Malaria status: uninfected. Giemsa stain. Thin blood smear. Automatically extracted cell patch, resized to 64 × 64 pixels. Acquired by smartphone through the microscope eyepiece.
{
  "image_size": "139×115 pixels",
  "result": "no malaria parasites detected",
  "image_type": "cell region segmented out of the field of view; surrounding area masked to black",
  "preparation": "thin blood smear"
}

++++++++++

Exercise details >>
With no line skipped, repeat the records exactly.

Exercise solution >>
Malaria status: uninfected. Giemsa stain. Thin blood smear. Automatically extracted cell patch, resized to 64 × 64 pixels. Acquired by smartphone through the microscope eyepiece.
{
  "image_size": "139×115 pixels",
  "result": "no malaria parasites detected",
  "image_type": "cell region segmented out of the field of view; surrounding area masked to black",
  "preparation": "thin blood smear"
}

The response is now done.